The scene could have been pulled from a Nancy Meyers production. I found myself in Oregon wine country, inside a rustic-chic barn that smelled of stealth wealth, for a close friend’s rehearsal dinner. “This location is perfect,” I remarked to the future groom. He moved closer as if sharing a confidential detail: “I discovered it on ChatGPT.”
I grinned tightly as this man described using generative AI for the early stages of organizing the wedding. (They also hired a professional wedding planner.) I replied politely. Inside, however, I decided: if my future spouse approached to me with wedding ideas from ChatGPT, there would be no wedding.
Contemporary Dating Dealbreakers: Artificial Intelligence Usage.
Some people have typical relationship non-negotiables. Won’t smoke, is a cat person, wants kids. During the past few months, as alarms of an impending AI-induced apocalypse have dominated my social media and social conversations, I’ve developed a fresh one. I will not date someone who employs ChatGPT. (Or any generative AI program really, but with countless weekly users, ChatGPT is by far the most popular and thus the object of my scorn.)
I’ve encountered all the “what if’s”. What if I use it for my job, but I hate it otherwise?

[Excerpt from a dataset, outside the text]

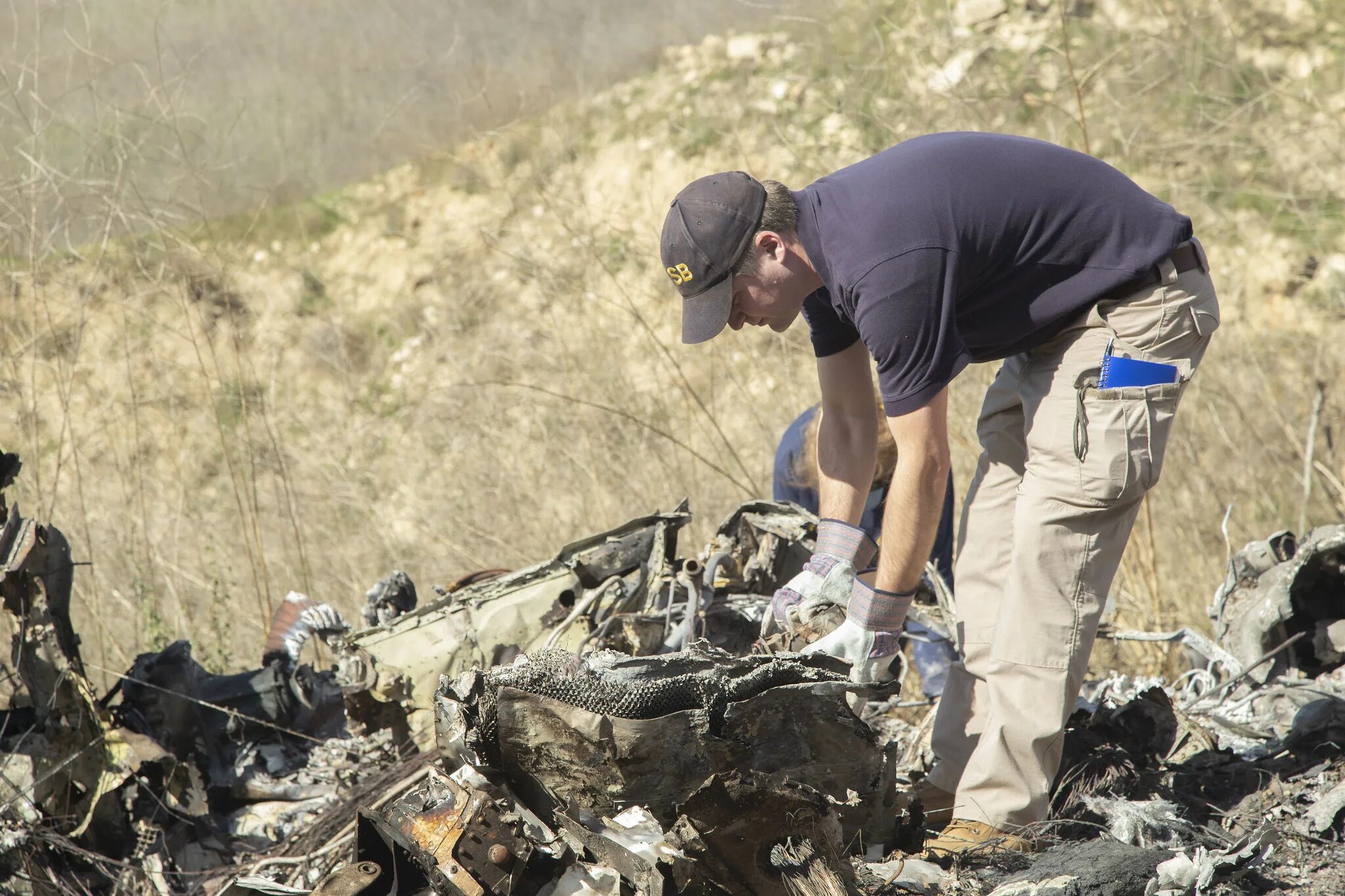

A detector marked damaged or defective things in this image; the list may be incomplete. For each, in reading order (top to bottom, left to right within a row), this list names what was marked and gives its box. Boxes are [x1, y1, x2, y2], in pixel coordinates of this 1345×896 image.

charred metal debris [3, 459, 1345, 891]
burned aircraft wreckage [3, 456, 1345, 896]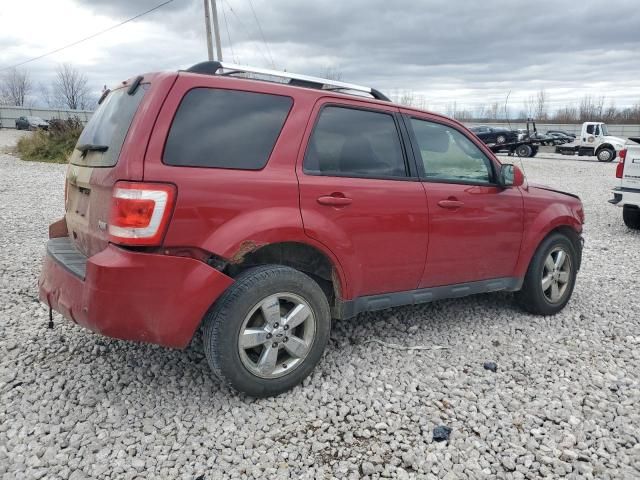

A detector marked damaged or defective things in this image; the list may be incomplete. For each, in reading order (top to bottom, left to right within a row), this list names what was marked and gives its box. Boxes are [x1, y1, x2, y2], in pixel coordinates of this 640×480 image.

rust damage [229, 242, 264, 264]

Imagine if I use it to help people? What if I only use it as a proofreading tool – I’d never use it to “write” anything. To all that I say: there are individuals out there for you. But I am not one of them.
How a Minor Turn-Off Turns Into a Ethical Issue.
“Getting the ick” is what we sometimes call being turned off. Part of having an ick is not fully understanding why you found someone’s behavior so unseemly. For example, I once felt the ick watching a man drink a smoothie from a straw. Initially, my ChatGPT dislike felt like a mere ick, a automatic feeling of disgust that had no any clear reasoning.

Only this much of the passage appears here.